BBC News remains the most trusted news source in the UK.
But if some members of the board believe the BBC suffers from systemic bias and others do not, where does this end?
The Shah “inherited a divided house, but this board is dissolving, which is very sad,” a senior TV executive told me. They added: “This is a matter of leadership.”
When I interviewed him after the resignations of Davie and Turness, Shah said the board “has a diversity of views, as does the public, as does the country… I want robust conversations, I want debate.”
However, Banerji claimed that she was not consulted about the events that led to these separations.
If true, this will fuel the narrative in some circles that what happened was a coup by some members of the board.
Liberal Democrats leader Sir Ed Davey has called on the government to remove former BBC executive and Theresa May’s former Downing Street communications director Sir Robbie Gibb from the board.
The Shah told me that the idea of a coup was “imaginary.” “It is unfair and disrespectful to tell board members that just because they feel strongly about something, it somehow relates to their background,” he added.
But Sir Craig Oliver, former editor of the BBC’s Six o’clock and Ten o’clock News and later Number 10’s communications director under David Cameron, told BBC Radio 4’s Today programme: “The stakes were already high for Samir Shah and they’ve just gotten higher.”
“All eyes will be on Samir Shah on Monday,” he added.
“The questions I really think need answers are: Is it true that you chaired a BBC meeting many months ago where the Panorama issue was on the table and decided to take no action? If so, why didn’t you take action then – especially after what you’ve said now?”
“And I think the next question he’ll really face is this: When Michael Prescott’s report was leaked to the Telegraph, why did you preside over the BBC not coming out for so long, especially when the executive wanted to come out and cauterize the problem as cleanly as possible?”
Over the past few days, before Banerji’s resignation, I spoke to people inside and outside the BBC who told me Shah would remain chairman, whatever his perceived shortcomings.
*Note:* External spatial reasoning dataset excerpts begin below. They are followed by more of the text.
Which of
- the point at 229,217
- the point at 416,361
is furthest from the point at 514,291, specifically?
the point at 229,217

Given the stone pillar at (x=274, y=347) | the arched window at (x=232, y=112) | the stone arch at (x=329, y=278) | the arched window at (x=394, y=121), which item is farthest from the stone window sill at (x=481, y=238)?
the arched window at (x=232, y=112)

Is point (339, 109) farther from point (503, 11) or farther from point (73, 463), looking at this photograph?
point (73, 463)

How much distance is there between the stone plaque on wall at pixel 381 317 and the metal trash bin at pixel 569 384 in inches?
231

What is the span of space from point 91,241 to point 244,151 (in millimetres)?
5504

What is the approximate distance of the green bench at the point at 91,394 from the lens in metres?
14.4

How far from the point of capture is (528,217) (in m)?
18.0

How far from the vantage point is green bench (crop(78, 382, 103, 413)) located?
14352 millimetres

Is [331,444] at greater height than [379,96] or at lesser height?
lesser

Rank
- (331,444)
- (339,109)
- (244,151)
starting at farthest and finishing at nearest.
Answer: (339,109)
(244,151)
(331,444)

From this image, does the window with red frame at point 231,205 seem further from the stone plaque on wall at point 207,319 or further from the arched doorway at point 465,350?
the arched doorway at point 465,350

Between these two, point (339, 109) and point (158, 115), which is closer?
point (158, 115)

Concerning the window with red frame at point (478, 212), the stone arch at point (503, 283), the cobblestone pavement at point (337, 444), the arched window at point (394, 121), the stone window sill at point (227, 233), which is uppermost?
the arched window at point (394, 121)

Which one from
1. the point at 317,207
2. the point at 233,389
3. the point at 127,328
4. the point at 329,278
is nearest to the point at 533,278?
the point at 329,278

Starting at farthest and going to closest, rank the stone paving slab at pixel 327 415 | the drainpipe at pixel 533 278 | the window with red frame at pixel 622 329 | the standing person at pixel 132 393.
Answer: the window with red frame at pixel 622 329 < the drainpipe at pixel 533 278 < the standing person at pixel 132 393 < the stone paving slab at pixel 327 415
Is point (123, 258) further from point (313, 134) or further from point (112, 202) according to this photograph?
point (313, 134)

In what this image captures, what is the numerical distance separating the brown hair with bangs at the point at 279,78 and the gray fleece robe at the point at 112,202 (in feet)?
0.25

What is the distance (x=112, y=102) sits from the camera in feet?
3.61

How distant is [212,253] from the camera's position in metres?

As one person told me, “You can’t get the CEO, News CEO and president to resign.”
Would Banerji’s resignation change her ability to continue in office? This certainly makes it all the more critical that Shah will appear before the Culture Media and Sport Committee on Monday alongside board members Sir Robbie Gibb and Caroline Thomson.
MPs on that committee expressed reservations about his suitability for the post when he was appointed chairman last year.
He will need to show MPs, the industry, BBC audiences and corporate staff who will be watching that he has the capabilities and support needed to steer the BBC through these turbulent times.